▶ [Required task]
Reproduce the following material verbatim, line for line, without altering any wording, numbers, or punctuation.
----------
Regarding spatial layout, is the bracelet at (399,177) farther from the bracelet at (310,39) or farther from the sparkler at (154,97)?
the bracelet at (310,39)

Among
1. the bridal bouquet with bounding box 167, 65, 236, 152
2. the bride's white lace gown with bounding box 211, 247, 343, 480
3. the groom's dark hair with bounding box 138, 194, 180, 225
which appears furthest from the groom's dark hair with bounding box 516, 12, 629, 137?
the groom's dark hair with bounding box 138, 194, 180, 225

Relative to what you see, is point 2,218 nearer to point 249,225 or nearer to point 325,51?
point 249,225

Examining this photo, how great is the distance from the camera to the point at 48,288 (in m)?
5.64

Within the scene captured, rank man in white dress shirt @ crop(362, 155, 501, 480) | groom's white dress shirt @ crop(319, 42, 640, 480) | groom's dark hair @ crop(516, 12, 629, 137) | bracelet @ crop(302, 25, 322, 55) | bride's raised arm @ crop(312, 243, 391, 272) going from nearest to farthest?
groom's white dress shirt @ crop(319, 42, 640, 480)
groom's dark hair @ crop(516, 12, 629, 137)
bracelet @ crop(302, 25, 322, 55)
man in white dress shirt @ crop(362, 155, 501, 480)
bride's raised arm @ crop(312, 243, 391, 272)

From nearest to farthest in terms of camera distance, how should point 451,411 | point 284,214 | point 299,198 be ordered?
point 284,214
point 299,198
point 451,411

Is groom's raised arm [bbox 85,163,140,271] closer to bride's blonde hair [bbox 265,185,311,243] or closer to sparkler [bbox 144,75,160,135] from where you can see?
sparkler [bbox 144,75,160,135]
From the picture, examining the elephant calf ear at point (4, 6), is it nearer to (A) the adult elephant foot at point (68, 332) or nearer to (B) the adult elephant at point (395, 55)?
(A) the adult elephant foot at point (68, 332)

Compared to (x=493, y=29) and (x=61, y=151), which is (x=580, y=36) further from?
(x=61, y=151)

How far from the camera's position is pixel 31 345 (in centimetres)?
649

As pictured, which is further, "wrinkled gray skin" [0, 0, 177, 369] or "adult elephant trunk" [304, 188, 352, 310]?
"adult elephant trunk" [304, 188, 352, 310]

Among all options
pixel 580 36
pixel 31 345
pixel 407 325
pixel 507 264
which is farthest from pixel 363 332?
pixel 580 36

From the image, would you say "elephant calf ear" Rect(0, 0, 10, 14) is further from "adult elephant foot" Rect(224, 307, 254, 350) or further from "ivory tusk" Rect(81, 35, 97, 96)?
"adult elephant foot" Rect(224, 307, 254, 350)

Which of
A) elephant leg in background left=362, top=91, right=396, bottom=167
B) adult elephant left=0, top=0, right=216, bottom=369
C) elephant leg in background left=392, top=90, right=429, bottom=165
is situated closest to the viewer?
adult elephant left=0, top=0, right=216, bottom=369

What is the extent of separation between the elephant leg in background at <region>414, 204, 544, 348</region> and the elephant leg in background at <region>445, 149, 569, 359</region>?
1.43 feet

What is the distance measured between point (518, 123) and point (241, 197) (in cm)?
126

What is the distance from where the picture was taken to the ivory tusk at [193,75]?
----------
▶ [Expected answer]
Regarding spatial layout, is the bracelet at (399,177) farther from the bracelet at (310,39) or farther from the sparkler at (154,97)?
the bracelet at (310,39)

Among
1. the bridal bouquet with bounding box 167, 65, 236, 152
2. the bride's white lace gown with bounding box 211, 247, 343, 480
3. the groom's dark hair with bounding box 138, 194, 180, 225
which appears furthest from the groom's dark hair with bounding box 516, 12, 629, 137?
the groom's dark hair with bounding box 138, 194, 180, 225

Relative to what you see, is point 2,218 nearer to point 249,225 or nearer to point 325,51?
point 249,225

Examining this photo, how great is the distance from the camera to the point at 48,288 (in m)?
5.64

Within the scene captured, rank man in white dress shirt @ crop(362, 155, 501, 480) | groom's white dress shirt @ crop(319, 42, 640, 480) | groom's dark hair @ crop(516, 12, 629, 137) | bracelet @ crop(302, 25, 322, 55) | bride's raised arm @ crop(312, 243, 391, 272) going from nearest to farthest?
groom's white dress shirt @ crop(319, 42, 640, 480)
groom's dark hair @ crop(516, 12, 629, 137)
bracelet @ crop(302, 25, 322, 55)
man in white dress shirt @ crop(362, 155, 501, 480)
bride's raised arm @ crop(312, 243, 391, 272)

From nearest to farthest in terms of camera distance, how should point 451,411 | point 284,214 | point 299,198 be ordered?
point 284,214
point 299,198
point 451,411

Is groom's raised arm [bbox 85,163,140,271] closer to bride's blonde hair [bbox 265,185,311,243] or closer to sparkler [bbox 144,75,160,135] from where you can see?
sparkler [bbox 144,75,160,135]
From the picture, examining the elephant calf ear at point (4, 6), is it nearer to (A) the adult elephant foot at point (68, 332) or nearer to (B) the adult elephant at point (395, 55)?
(A) the adult elephant foot at point (68, 332)

Compared to (x=493, y=29) and (x=61, y=151), which is (x=580, y=36) further from?
(x=61, y=151)

How far from the camera's position is pixel 31 345 (in centimetres)?
649

As pictured, which is further, "wrinkled gray skin" [0, 0, 177, 369] or "adult elephant trunk" [304, 188, 352, 310]?
"adult elephant trunk" [304, 188, 352, 310]

Among all options
pixel 580 36
pixel 31 345
pixel 407 325
pixel 507 264
which is farthest from pixel 363 332?
pixel 580 36

From the image, would you say "elephant calf ear" Rect(0, 0, 10, 14) is further from "adult elephant foot" Rect(224, 307, 254, 350) or further from "ivory tusk" Rect(81, 35, 97, 96)?
"adult elephant foot" Rect(224, 307, 254, 350)

Which of
A) elephant leg in background left=362, top=91, right=396, bottom=167
B) adult elephant left=0, top=0, right=216, bottom=369
C) elephant leg in background left=392, top=90, right=429, bottom=165
is situated closest to the viewer?
adult elephant left=0, top=0, right=216, bottom=369

What is the extent of separation between the elephant leg in background at <region>414, 204, 544, 348</region> and the elephant leg in background at <region>445, 149, 569, 359</region>?
1.43 feet

What is the distance measured between point (518, 123) and point (241, 197) (in cm)?
126

What is the distance from where the picture was taken to the ivory tusk at [193,75]?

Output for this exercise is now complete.